Wozu braucht man ein Bonusheft für Zahnbehandlungen

An dieser Stelle sei noch das Bonusheft hervorgehoben, denn wer regelmäßig zum Zahnarzt geht und sein Bonusheft pflegt, der kann auf einen Festzuschuss von 65 Prozent hoffen. Das Bonusheft soll Patienten dazu animieren, die empfohlenen Zahnarzttermine wahrzunehmen. Bereits im Jahr 1989 wurde das Nachweisheft durch ein Gesetz im Rahmen der damaligen Gesundheitsreform eingeführt. Wenn Sie noch kein Bonusheft besitzen, dann sollten Sie unbedingt beim nächsten Zahnarztbesuch Ihren zuständigen Arzt darum bitten. Das Heft kann Ihnen in Zukunft viel Geld sparen.

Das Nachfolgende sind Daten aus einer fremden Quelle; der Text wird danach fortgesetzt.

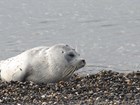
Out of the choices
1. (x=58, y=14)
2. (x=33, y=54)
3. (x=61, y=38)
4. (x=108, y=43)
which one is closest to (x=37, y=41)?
(x=61, y=38)

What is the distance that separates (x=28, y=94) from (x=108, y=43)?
5.02m

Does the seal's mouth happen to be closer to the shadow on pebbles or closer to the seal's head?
the seal's head

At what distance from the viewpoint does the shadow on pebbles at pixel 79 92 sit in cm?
680

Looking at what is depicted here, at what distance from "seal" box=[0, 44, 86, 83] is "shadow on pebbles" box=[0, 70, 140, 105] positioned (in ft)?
0.57

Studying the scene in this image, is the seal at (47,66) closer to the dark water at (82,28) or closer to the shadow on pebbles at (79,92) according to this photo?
the shadow on pebbles at (79,92)

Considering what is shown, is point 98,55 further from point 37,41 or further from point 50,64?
point 50,64

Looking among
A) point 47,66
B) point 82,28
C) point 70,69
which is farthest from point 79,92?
point 82,28

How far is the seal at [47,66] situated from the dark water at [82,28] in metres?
2.13

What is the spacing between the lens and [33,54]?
27.7 feet

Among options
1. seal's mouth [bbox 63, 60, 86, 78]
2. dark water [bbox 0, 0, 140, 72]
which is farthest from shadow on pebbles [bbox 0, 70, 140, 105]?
dark water [bbox 0, 0, 140, 72]

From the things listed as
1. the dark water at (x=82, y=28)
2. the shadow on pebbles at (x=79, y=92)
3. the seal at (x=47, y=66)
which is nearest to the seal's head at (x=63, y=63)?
the seal at (x=47, y=66)

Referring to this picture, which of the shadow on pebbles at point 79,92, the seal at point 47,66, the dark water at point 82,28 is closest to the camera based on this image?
the shadow on pebbles at point 79,92

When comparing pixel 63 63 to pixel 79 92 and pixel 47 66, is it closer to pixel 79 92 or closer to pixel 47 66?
pixel 47 66

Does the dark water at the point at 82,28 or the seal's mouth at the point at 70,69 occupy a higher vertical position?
the dark water at the point at 82,28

Darum ist eine umfassende Zahnzusatzversicherung wichtig

Die Antwort auf die eingangs gestellte Frage, warum eine Zahnzusatzversicherung Sinn macht, liegt auf der Hand: Die gesetzlichen Krankenkassen erstatten nur einen bestimmten Teil der Rechnungen, nämlich die zahnmedizinisch notwendigen Maßnahmen. Die Regelversorgung der gesetzlichen Krankenversicherung stellt im Grunde nur einen festen Zuschuss von 50 Prozent dar. Alle übrigen Kosten muss der Patient selbst aufbringen.

Der Finanztest von Stiftung Warentest (04/2018) hat ergeben, dass Versicherungsgesellschaften immer bessere Angebote der Zahnzusatzversicherungen anbieten. Dennoch ist für viele Interessierte die Masse an Tarifen kaum zu überblicken.Aus diesem Grund werden die Testsieger in in kontinuierlichem Abstand von der Stiftung Warentest untersucht.

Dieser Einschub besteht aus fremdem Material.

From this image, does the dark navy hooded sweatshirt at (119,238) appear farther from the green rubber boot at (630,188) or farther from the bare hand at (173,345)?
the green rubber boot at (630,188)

Stiftung Warentest – Finanztest 2018

Die Zeitschrift Finanztest der Stiftung Warentest hat in ihrer Ausgabe 04/2018 exakt 220 zusätzliche Policen für Zahnersatz miteinander verglichen und bewertet. In den Tests der vergangenen Jahre gab es nie so viel Angebote wie in diesem Jahr, teilt die Stiftung Warentest mit. Keiner der Zahn-Tarife wurde mit einer mangelhaften Bewertung ausgezeichnet. Alle Bewertungen ordnen sich zwischen „Sehr gut“ bis „Ausreichend“ ein.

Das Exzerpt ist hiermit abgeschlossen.